Через несколько дней он принёс новому товарищу прокурора Остроумову протоколы допросов, осмотра Ганиной Ямы и особняка.
– И это всё? – удивился Остроумов.
– Так точно. Полагаю, дело можно закрывать.
– Но где ваша версия? Где постановление? Где досудебное заключение? Где, в конце концов, обвиняемые в убийстве Романовых?
– Николай Иванович, – проникновенно ответил Наметкина. – Не бывает обвиняемых там, где нет события преступления. Военные власти придумали свою единственную версию и упёрлись в неё, как бараны. Им нужен убитый царь.
– Для какой же надобности?
– Чтобы пугать заграницу. И требовать все больше военной помощи против большевиков.
– Сейчас, после захвата золотого запаса, нам не очень-то и нужна помощь Антанты. Всё сами купим, – сказал Остроумов.
– Но чтобы купить, надо иметь продавца. И не алчного зверя, который воспользуется тем, что у нас нет другого выхода… В любом случае, господин прокурор, не взыщите, но я не проститутка по заказу. И не буду повторять бред военного начальства, даже если это очень полезный для политики бред.
– На что вы намекаете?.. – прищурился Остроумов.
– Ни на что.

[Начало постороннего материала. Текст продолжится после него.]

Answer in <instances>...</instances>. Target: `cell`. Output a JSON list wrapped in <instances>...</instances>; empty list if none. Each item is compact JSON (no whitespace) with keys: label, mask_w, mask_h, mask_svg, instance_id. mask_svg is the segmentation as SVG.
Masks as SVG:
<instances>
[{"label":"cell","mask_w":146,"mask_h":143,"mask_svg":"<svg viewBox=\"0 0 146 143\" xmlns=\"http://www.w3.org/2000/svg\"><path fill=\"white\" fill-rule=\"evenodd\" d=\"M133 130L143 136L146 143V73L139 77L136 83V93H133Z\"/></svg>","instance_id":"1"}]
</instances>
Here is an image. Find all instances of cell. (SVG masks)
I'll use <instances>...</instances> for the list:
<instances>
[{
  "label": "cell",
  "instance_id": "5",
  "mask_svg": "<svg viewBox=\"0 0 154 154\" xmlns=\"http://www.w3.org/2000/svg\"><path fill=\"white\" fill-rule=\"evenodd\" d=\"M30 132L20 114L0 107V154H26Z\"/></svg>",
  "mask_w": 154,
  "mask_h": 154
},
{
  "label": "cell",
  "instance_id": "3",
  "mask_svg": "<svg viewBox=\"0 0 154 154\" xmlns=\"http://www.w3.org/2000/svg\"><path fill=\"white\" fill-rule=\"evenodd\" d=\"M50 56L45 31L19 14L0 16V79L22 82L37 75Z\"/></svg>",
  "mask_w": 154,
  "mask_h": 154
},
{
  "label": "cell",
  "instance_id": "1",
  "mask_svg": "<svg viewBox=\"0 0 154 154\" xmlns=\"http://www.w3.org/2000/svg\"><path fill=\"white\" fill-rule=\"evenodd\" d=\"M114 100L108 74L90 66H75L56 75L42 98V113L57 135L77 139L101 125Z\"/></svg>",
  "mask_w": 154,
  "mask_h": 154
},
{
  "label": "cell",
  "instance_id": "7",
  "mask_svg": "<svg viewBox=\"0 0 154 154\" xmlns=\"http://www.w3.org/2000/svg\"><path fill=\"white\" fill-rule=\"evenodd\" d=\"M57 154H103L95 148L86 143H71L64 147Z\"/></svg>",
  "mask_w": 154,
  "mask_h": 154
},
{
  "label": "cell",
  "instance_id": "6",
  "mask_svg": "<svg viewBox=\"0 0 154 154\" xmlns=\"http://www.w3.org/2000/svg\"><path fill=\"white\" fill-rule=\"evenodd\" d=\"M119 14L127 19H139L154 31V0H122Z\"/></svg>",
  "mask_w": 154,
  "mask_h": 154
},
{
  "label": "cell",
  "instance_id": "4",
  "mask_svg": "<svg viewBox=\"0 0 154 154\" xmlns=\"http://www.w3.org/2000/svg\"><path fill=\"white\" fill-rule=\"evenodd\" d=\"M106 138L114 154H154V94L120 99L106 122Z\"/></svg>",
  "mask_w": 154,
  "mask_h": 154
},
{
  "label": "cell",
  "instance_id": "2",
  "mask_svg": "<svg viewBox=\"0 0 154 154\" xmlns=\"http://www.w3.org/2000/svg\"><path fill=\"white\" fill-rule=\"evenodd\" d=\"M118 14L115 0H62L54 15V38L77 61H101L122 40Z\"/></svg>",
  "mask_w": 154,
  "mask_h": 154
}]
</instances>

Прошу отставить меня.
Остроумов подумал.
– Дело своим постановлением передайте члену суда Сергееву.
Через день Наметкин принёс товарищу прокурора требуемую бумагу.
«13 августа 1918 года судебный следователь Екатеринбургского суда, принимая во внимание сообщение председателя екатеринбургского окружного суда от 30 июля/12 августа сего года №56 о передаче дела об убийстве семьи Романовых,
Постановил:
Сдать дело на 26 пронумерованных полулистах.
И.д. судебного следователя Наметкин»
– Хорошо, – сказал Остроумов. – Вам предоставлен бессрочный отпуск.
– Премного благодарен.
– Вы свободны, господин следователь.
Насчёт свободы Остроумов накаркал.
Как только Наметкин вышел из здания суда, его схватили чехи и доставили капитану Зайчеку.
С тех пор судебного следователя А. П. Наметкина никто никогда не видел. Так и пропал. Без следа.
7. ЛЕВ ТРОЦКИЙ: НИ ПЯДИ ЗЕМЛИ БЕЗ БОЯ!
(Обращение к трудовому населению)
РУССКИЙ народ хотел и хочет мира. Рабочие и крестьяне, истощённые войной, дали в дни Октябрьской революции своей Советской власти строгий наказ: добиться мира. Выполняя наказ трудящегося народа, Советская власть открыто и решительно вступила на путь мирных переговоров.
Германское правительство, пользуясь временной слабостью страны, разорённой и расстроенной имущими классами, продиктовало нам небывало тяжкие условия мира. Советское правительство эти тяжкие условия подписало. Более того: озабоченное сохранением мира для истощённых рабочих и крестьян, Советское правительство считало и считает своим долгом строжайше соблюдать столь тяжкие для нас условия Брест-Литовского договора.